Friday, 23 June 2017

A different catch.

The fish weren't biting so my GKB took photo's instead.
Here's a sample.




Did you spot the fishing rod?



Monday, 19 June 2017

Pike River Mine

Several of you asked about the relevance of the manikins at the entrance to the Pike River Mine in my last post. Below is an excerpt from Wikipedia explaining about the explosions that occurred at the mine in Nov. 2010. I've written a bit of an update further down.


The Pike River Mine disaster was a coal mining accident that began on 19 November 2010 in the Pike River Mine, 46 kilometres (29 mi) northeast of Greymouth, in the West Coast region of New Zealand's South Island. A methane explosion occurred in the mine at approximately 3:44 pm (NZDT, UTC+13). At the time of the explosion 31 miners and contractors were present in the mine. Two miners managed to walk from the mine; they were treated for moderate injuries and released from Greymouth Hospital the next day. The remaining 16 miners and 13 contractors,[2] often referred to as the twenty-nine,[3] were believed to be at least 1,500 metres (4,900 ft) from the mine's entrance.[4]
Following a second explosion on 24 November at 2:37 pm, the 29 remaining men were believed by police to be dead.[5] Police Superintendent Gary Knowles, officer in command of the rescue operation (Operation Pike) said he believed that "based on that explosion, no one survived."[6] A third explosion occurred at 3:39 pm on 26 November 2010,[7] and a fourth explosion occurred just before 2 pm on 28 November 2010.[8] According to the new mine owner, Solid Energy, the bodies of the 29 miners who died there may never be recovered.

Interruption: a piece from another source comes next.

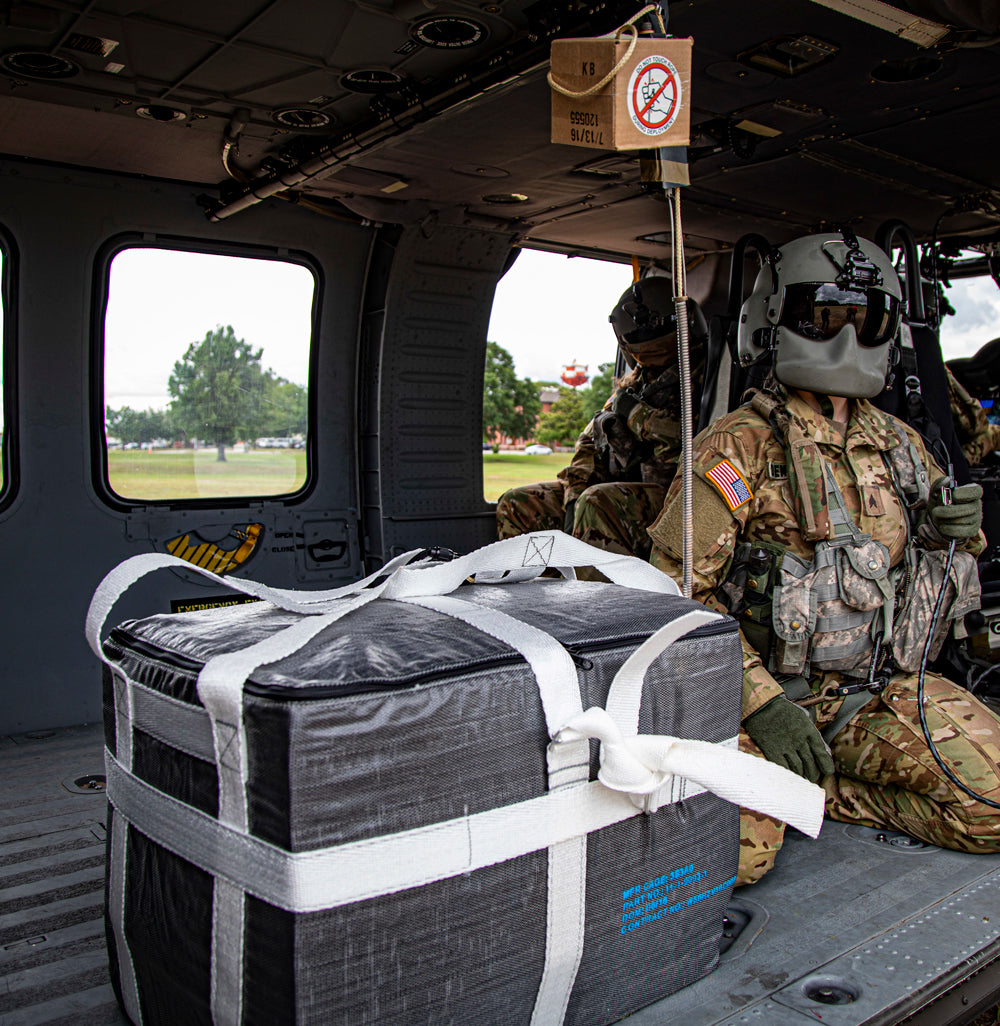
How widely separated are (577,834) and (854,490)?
1.70 metres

It was a very tragic time for the people of the coast which is a relatively small community with most people probably knowing someone concerned in the disaster. The families of the miners have been campaigning ever since to have the remains of their men brought out so they could be given decent burials but the government hasn't allowed that to happen. They said the mine had to be sealed up without anyone being able to go in to see if it was even possible to do. The families put up the 29 manikins to remind the drivers of vehicles, private and commercial but especially those employed to do the sealing, that there are still the remains of 29 men waiting be brought out. Although I haven't seen them myself I believe it is quite an eerie sight (my brother's words, his photo) and quite an emotional place to be.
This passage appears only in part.